++++ Excerpt provided

Legal Translation Supports International Litigation Discovery

legal translation-international litigation-discovery

Cross-border litigation can be complicated and costly. It’s not unusual for up to 50% of content received during the discovery process to be in a language other than English when working a case in the international realm. Law firms need to plan ahead to account for the additional complexities such as language and culture to help the case proceed smoothly with minimal delays.

Cross-border litigation is exceedingly complicated, time-consuming, and costly. Consider the implications that Brexit will have on multinational corporations who have operations throughout the European Union. As the United Kingdom plans its exit from the European Union, many legal and litigation matters will come into question for corporations and outside counsel.

As Brexit could have an impact on the enforceability of contracts governed under English law, it’s expected that the referendum will result in more cross-border litigation, investigations and regulatory oversight for US and UK-based businesses with international operations. Until Brexit becomes a reality and legal matters are sorted, organizations and their counsels need to prepare.

While the implications of Brexit on international litigation is still up in the air, let’s review a past case between two major fashion designers that exemplifies the obstacles that arise in litigation across borders.

The Case of Louboutin and Yves Saint-Laurent

Louboutin and Yves Saint-Laurent

One highly-publicized cross-border litigation case was that between Christian Louboutin, a shoe designer, and Yves Saint-Laurent, a fashion designer in 2011.

Louboutin sued Saint-Laurent for making footwear that had a red sole, a distinctive feature of Louboutin shoes for which they hold a patent for. Both companies are French but the case was tried in America opening them up to several complexities.

Obstacles to Discovery in Cross-Border Litigation

Louboutin’s lawyer describes four layers of difficulty in international litigation when it comes to the discovery process.

++++++++
++++ Supplied information

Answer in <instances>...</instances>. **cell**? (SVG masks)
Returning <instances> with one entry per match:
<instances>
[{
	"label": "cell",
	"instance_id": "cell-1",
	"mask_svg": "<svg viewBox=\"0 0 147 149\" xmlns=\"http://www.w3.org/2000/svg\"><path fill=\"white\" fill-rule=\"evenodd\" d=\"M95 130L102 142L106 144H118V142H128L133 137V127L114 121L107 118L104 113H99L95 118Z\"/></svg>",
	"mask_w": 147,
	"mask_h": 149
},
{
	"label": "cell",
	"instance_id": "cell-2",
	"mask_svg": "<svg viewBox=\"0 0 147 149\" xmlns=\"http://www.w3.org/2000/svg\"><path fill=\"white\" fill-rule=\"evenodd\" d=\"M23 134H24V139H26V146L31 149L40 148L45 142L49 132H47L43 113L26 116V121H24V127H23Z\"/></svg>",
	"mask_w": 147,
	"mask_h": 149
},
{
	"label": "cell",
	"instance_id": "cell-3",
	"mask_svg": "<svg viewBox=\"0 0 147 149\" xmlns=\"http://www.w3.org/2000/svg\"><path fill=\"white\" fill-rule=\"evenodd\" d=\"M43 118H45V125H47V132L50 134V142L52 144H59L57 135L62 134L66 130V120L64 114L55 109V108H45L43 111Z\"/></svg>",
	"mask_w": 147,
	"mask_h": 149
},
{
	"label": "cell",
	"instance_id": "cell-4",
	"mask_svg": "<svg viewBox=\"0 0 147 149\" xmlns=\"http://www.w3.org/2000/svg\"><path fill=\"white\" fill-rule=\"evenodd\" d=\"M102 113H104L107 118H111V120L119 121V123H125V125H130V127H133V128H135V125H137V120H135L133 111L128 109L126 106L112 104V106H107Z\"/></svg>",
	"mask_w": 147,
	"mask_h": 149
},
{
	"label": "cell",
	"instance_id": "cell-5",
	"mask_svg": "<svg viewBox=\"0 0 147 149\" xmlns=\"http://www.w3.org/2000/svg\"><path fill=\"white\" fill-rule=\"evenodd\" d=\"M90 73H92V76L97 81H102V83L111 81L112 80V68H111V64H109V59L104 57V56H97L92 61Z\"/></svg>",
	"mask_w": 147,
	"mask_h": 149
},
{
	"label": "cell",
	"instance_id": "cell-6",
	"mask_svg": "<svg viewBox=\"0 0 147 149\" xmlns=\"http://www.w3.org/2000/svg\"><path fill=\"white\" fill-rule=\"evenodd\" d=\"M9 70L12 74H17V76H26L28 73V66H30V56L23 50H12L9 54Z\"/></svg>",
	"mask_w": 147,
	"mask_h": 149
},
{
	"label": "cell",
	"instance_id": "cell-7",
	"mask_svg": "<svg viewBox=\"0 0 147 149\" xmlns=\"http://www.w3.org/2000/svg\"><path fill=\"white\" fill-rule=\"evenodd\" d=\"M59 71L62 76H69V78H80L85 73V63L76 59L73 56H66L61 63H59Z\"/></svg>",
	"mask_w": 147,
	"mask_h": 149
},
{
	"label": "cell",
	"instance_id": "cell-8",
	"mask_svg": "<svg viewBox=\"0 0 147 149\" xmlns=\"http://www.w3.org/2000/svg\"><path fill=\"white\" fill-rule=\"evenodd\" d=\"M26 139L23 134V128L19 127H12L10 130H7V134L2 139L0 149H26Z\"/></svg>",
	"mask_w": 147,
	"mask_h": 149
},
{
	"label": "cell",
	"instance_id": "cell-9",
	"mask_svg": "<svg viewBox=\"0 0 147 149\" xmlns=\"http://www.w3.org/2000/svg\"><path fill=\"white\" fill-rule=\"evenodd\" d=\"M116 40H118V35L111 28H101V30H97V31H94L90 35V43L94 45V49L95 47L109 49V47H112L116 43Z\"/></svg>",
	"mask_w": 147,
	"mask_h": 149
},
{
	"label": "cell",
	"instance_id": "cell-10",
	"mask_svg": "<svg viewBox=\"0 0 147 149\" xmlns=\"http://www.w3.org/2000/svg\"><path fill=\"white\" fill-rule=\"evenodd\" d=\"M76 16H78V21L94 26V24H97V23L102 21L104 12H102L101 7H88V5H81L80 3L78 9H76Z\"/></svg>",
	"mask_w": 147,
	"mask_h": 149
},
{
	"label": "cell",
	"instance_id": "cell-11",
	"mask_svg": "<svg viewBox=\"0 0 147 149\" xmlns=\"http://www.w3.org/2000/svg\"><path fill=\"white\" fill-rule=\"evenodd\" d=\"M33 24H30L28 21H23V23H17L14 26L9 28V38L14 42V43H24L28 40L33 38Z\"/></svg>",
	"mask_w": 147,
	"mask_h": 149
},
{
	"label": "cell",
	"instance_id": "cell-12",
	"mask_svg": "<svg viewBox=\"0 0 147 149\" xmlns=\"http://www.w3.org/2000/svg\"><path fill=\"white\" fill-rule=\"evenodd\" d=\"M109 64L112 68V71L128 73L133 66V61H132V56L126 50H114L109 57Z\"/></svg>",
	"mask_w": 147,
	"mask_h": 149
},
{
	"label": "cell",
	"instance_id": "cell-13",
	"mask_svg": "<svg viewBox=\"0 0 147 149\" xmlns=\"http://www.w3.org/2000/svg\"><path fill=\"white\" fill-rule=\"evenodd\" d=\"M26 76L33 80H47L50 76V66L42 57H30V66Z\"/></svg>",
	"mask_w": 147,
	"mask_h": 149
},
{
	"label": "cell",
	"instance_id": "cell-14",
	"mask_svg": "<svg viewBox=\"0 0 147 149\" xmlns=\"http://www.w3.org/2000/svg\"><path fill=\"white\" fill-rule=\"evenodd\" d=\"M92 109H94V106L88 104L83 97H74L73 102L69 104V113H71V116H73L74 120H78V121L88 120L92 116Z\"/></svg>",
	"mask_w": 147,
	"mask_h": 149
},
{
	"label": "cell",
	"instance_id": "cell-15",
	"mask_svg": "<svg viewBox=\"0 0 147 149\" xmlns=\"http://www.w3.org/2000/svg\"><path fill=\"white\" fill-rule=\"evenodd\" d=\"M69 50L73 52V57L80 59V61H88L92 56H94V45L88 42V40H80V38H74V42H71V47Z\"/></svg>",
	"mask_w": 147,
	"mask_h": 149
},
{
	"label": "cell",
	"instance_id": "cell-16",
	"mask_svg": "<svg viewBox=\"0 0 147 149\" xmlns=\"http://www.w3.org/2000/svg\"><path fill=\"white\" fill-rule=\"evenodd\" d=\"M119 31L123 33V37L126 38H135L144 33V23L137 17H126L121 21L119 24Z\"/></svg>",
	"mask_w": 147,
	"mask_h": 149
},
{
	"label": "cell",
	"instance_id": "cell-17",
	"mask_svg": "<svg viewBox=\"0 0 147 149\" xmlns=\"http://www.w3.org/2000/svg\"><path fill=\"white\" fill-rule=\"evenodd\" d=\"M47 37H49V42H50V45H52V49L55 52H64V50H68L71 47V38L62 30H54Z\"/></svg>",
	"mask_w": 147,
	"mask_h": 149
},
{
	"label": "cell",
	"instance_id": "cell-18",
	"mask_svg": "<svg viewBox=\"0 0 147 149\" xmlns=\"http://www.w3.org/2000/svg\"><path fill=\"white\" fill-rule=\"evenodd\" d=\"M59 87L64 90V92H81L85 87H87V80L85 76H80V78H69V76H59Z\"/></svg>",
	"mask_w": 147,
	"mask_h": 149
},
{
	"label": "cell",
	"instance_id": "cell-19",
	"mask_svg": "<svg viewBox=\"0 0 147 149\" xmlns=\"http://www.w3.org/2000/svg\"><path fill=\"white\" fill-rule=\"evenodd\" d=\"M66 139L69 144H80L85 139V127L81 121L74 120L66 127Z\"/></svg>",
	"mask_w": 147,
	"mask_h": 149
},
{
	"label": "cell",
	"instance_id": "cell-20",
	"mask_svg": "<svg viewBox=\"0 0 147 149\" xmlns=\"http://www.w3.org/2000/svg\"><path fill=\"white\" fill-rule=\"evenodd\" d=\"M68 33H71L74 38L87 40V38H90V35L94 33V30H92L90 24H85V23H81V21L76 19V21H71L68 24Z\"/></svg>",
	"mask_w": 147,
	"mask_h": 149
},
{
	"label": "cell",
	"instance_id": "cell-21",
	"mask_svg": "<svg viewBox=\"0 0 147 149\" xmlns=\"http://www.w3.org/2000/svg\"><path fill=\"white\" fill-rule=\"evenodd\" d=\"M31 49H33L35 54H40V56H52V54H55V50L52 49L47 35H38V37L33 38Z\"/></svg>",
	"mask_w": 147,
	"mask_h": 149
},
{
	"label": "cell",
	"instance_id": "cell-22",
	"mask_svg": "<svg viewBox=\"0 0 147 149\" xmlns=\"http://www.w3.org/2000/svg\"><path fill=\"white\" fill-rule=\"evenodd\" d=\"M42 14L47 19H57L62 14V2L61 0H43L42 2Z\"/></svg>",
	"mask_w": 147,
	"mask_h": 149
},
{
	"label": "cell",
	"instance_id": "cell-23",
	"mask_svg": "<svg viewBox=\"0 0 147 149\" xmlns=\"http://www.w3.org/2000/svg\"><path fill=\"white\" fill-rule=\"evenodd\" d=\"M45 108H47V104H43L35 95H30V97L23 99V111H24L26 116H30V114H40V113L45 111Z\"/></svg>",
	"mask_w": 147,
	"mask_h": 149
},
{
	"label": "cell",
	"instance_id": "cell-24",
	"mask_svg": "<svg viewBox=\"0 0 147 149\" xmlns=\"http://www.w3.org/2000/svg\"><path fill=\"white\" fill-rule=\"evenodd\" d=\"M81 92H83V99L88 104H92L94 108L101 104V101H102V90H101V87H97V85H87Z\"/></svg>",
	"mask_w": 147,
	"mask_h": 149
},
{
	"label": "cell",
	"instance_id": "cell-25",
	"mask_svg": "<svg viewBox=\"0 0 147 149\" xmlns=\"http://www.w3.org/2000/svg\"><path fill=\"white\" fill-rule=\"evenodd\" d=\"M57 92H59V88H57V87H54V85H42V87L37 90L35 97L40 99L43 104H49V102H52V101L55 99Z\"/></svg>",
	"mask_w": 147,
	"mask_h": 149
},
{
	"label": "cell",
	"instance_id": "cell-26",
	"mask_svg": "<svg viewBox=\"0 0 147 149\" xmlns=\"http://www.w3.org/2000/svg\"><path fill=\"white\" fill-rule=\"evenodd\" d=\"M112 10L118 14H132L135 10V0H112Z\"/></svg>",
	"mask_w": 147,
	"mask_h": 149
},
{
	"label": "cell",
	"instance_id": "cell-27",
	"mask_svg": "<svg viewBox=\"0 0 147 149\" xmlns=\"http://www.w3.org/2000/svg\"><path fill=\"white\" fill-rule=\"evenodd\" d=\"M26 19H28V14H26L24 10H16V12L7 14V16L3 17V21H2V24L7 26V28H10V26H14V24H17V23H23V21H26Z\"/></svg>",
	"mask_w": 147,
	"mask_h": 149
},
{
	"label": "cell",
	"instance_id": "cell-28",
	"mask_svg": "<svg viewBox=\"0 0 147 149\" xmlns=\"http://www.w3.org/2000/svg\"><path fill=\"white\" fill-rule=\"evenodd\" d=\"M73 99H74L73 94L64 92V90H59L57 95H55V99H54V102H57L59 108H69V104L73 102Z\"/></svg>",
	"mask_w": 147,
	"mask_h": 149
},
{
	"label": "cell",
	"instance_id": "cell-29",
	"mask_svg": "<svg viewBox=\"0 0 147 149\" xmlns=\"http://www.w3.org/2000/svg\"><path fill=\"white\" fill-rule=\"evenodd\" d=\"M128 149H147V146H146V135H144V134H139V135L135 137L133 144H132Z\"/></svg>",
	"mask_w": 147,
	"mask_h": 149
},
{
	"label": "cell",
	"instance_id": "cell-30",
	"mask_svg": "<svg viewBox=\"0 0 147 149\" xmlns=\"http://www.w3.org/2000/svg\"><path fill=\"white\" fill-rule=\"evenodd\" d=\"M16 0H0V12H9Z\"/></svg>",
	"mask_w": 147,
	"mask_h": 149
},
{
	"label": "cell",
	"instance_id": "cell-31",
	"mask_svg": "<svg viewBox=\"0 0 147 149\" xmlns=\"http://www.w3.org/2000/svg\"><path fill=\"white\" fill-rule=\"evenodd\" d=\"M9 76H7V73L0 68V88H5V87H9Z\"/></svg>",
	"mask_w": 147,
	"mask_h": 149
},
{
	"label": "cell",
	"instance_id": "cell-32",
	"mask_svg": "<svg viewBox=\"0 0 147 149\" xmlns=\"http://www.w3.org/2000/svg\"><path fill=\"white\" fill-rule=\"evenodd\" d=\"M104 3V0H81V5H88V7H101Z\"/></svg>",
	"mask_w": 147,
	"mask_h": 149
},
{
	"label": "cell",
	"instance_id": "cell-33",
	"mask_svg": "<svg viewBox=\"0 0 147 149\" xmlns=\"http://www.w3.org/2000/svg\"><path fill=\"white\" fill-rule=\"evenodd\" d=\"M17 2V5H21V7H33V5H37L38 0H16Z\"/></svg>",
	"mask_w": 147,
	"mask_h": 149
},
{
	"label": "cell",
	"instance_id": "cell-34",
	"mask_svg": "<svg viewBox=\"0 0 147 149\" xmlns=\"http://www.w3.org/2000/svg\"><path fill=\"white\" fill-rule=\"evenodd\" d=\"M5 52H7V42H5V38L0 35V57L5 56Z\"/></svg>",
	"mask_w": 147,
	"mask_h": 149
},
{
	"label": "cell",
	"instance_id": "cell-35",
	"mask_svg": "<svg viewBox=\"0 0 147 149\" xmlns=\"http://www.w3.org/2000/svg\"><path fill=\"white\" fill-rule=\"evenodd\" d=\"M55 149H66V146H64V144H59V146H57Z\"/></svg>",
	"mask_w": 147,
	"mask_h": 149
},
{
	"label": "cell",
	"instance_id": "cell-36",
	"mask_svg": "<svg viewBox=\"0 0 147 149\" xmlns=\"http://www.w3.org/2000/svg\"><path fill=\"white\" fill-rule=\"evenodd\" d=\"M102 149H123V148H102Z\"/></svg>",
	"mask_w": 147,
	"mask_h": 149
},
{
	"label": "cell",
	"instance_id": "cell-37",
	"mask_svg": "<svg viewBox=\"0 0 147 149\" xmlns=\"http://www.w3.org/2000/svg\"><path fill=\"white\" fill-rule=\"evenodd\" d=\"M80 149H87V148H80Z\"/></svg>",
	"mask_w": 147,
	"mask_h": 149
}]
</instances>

++++++++

▶ [Work instruction] The article on legal translation in international litigation says the Brexit referendum is expected to bring more of certain things for US and UK-based businesses with international operations. List all of them.

▶ [Exercise result]
- Cross-border litigation
- Investigations
- Regulatory oversight